**EXERCISE GOAL**:
Write out the records again, exactly, leaving none out.

**Scene-based spatial questions**:
=-=-=-=-=

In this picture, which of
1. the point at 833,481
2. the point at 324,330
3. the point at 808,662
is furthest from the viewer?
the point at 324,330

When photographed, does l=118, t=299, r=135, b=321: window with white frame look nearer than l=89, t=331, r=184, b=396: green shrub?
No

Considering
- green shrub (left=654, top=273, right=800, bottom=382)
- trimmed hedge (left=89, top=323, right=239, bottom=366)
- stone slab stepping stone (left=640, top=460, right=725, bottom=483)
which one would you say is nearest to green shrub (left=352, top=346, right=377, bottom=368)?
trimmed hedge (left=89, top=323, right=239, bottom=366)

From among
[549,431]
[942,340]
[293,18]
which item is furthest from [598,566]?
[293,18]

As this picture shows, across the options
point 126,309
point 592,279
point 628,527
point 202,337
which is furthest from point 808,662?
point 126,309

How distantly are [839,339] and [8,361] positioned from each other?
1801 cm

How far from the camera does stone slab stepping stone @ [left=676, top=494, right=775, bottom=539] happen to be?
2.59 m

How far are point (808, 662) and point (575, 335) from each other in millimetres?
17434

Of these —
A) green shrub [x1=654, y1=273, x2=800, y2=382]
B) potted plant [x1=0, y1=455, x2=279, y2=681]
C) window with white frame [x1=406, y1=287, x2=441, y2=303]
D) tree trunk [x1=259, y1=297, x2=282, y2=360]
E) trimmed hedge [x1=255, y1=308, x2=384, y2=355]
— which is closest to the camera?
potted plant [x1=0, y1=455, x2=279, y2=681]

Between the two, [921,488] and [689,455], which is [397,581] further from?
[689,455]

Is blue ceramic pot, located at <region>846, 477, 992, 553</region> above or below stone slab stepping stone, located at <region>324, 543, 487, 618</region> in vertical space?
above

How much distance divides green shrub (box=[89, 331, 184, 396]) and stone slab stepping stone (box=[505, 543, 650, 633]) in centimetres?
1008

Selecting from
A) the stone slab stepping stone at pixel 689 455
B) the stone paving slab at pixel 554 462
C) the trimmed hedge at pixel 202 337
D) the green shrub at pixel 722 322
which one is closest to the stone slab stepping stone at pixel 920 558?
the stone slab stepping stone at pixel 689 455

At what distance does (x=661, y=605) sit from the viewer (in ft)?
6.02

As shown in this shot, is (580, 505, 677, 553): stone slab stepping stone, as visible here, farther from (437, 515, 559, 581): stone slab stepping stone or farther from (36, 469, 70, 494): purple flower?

=-=-=-=-=

**RESULT**:
In this picture, which of
1. the point at 833,481
2. the point at 324,330
3. the point at 808,662
is furthest from the viewer?
the point at 324,330

When photographed, does l=118, t=299, r=135, b=321: window with white frame look nearer than l=89, t=331, r=184, b=396: green shrub?
No

Considering
- green shrub (left=654, top=273, right=800, bottom=382)
- trimmed hedge (left=89, top=323, right=239, bottom=366)
- stone slab stepping stone (left=640, top=460, right=725, bottom=483)
which one would you say is nearest to green shrub (left=352, top=346, right=377, bottom=368)?
trimmed hedge (left=89, top=323, right=239, bottom=366)

From among
[549,431]
[942,340]
[293,18]
which item is furthest from [598,566]?
[293,18]

As this picture shows, across the options
point 126,309
point 592,279
point 628,527
point 202,337
which is furthest from point 808,662?
point 126,309

How distantly are [839,339] and [8,361] positioned from each other?
1801 cm

How far from the camera does stone slab stepping stone @ [left=676, top=494, right=775, bottom=539] happen to be?
2.59 m

How far are point (808, 662) and point (575, 335) from each other in millimetres?
17434

Of these —
A) green shrub [x1=654, y1=273, x2=800, y2=382]
B) potted plant [x1=0, y1=455, x2=279, y2=681]
C) window with white frame [x1=406, y1=287, x2=441, y2=303]
D) tree trunk [x1=259, y1=297, x2=282, y2=360]
E) trimmed hedge [x1=255, y1=308, x2=384, y2=355]
— which is closest to the camera?
potted plant [x1=0, y1=455, x2=279, y2=681]

Between the two, [921,488] and [689,455], which is [397,581] further from?
[689,455]

Is blue ceramic pot, located at <region>846, 477, 992, 553</region> above or below stone slab stepping stone, located at <region>324, 543, 487, 618</region> in vertical space?
above

How much distance divides green shrub (box=[89, 331, 184, 396]) and stone slab stepping stone (box=[505, 543, 650, 633]) in centimetres?
1008

Selecting from
A) the stone slab stepping stone at pixel 689 455
B) the stone paving slab at pixel 554 462
C) the trimmed hedge at pixel 202 337
D) the green shrub at pixel 722 322
which one is closest to the stone slab stepping stone at pixel 920 558?
the stone slab stepping stone at pixel 689 455

At what distance does (x=661, y=605) sit from the viewer (in ft)?
6.02

As shown in this shot, is (580, 505, 677, 553): stone slab stepping stone, as visible here, farther from (437, 515, 559, 581): stone slab stepping stone or farther from (36, 469, 70, 494): purple flower?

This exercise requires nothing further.